As Point72 Returns Flatline, Cohen Eyes $20 Billion for FundBy , , and
Cohen’s family office has made no money this year, people say
The new fund would raise about half the money from outsiders
Cohen plans to combine the new money with most of his family war chest of $11 billion, bringing the total to about $20 billion, according to people familiar with his family office. If successful, it would be the biggest hedge fund launch ever and the billionaire would manage more money than he did at his peak.

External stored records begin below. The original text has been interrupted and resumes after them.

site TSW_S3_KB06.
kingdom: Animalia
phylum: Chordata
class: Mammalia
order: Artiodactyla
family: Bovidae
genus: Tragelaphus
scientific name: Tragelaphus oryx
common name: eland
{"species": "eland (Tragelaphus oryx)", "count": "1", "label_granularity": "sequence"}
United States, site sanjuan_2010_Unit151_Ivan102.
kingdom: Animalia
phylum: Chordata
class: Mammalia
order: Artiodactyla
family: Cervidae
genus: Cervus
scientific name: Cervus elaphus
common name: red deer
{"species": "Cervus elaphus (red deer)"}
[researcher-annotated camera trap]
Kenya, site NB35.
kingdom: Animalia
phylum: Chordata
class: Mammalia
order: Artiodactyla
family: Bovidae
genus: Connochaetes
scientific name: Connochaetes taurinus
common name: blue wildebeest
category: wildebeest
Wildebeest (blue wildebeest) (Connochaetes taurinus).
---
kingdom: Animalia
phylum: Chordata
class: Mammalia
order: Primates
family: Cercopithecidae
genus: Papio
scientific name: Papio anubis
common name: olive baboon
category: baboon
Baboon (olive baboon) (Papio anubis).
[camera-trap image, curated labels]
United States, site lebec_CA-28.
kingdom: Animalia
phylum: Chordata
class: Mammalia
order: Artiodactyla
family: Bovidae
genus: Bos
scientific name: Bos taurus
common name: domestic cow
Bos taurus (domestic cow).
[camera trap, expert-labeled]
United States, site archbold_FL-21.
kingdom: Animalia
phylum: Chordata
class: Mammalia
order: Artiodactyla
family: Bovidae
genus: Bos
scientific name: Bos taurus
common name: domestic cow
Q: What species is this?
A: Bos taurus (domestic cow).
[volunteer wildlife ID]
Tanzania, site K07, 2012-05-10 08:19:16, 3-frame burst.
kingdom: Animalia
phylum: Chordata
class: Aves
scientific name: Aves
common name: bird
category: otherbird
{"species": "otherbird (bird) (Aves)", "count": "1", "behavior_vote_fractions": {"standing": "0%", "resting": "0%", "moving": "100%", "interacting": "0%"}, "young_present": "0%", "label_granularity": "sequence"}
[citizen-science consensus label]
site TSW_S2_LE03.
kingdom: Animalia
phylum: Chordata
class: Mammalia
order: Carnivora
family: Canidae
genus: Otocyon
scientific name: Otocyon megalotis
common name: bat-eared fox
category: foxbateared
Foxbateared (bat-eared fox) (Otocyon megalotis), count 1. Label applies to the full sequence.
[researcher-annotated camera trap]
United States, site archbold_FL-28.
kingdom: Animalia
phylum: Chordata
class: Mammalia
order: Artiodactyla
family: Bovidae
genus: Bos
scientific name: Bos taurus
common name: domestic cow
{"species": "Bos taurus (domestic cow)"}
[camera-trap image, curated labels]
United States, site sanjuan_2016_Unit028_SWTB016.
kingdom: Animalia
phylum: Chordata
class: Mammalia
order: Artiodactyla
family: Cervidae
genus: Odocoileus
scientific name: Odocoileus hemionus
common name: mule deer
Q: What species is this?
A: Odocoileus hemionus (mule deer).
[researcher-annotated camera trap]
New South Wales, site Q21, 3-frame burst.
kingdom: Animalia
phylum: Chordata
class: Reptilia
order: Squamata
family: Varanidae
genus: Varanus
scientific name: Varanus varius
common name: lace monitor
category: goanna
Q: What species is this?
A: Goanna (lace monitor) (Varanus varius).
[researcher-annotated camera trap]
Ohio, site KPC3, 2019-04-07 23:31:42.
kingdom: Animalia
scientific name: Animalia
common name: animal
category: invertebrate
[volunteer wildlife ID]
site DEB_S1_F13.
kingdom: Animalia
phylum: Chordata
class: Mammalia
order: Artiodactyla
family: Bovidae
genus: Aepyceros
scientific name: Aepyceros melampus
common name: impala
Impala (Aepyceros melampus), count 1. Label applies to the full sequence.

Cohen, who showed up in Las Vegas earlier this month at SALT, the hedge fund industry’s biggest event, is seeking to return to managing money for external clients after he was barred from doing so by regulators until 2018. His predecessor firm, SAC Capital Advisors, pleaded guilty to securities fraud in 2013, and agreed to pay a record $1.8 billion fine and convert to a family office. He wasn’t charged with any wrongdoing.
The roughly year and a half of close to zero returns through mid-May marks the second-worst performance stretch for Cohen, who is used to making money regardless of the market environment. When he ran SAC, the firm averaged returns of about 30 percent annually, and posted only one losing year, in 2008, when its main fund dropped almost 28 percent.
Raising billions of dollars would be a particularly impressive feat given that many pension funds and other large investors have pulled money from long-short equity funds that compete with Cohen’s as returns have failed to keep up with the bull market.
The flagship hedge fund at Andreas Halvorsen’s $32 billion Viking Global Investors rose 7.1 percent in the first four months of the year, while the Renaissance Institutional Equities fund gained 9.5 percent through May 26, according to an investor letter. Citadel’s global equities fund is up 4.3 percent this year, according to a person with knowledge of the performance. The average equity-focused hedge fund rose 4.7 percent during the first four months of the year and 5.5 percent in 2016, according to data from Hedge Fund Research Inc.
Over the past several years, Point72 has been trying to inject data science into its investment strategies and experimented with automating the decisions of its best money managers. So far, the firm has struggled to blend its old-school fundamental trading apparatus with quant-driven research. Through a venture capital unit called Point72 Ventures, the firm has also backed outside financial technology startups like Quantopian, a crowd-sourced quantitative investment firm, and trading communication technology company Cloud9.
Point72 has also lost many of its seasoned traders. As it moved to rebrand itself it has sought out younger managers, even starting a training program for recent college graduates called Point72 Academy. As part of an effort to recruit millennials, Point72 renovated its gymnasium and built a nap area as well as a lactation room. The firm has also ramped up its marketing compared with Cohen’s once-secretive SAC Capital: It’s created a Twitter handle and added posts to its LinkedIn and YouTube accounts, while executives have presented at conferences and conducted media interviews.
In order to prepare for new clients, Cohen started Stamford Harbor Capital last year, led by a longtime deputy, Perry Boyle. The firm hired a third-party marketing company run by Douglas Blagdon, who was global head of marketing and investor relations at SAC to meet with potential investors to discuss terms.
Separately, Point72 has also added a multistrategy portfolio.
Mark Herr, a spokesman for Point72, declined to comment on the firm’s performance or money raising target. The Wall Street Journal earlier Tuesday reported on the fundraising goal. While SAC charged clients 3 percent of assets and half of all profits, the new fund may pass through expenses to clients, the Journal said. The performance fee would vary depending on the investment returns, the newspaper said.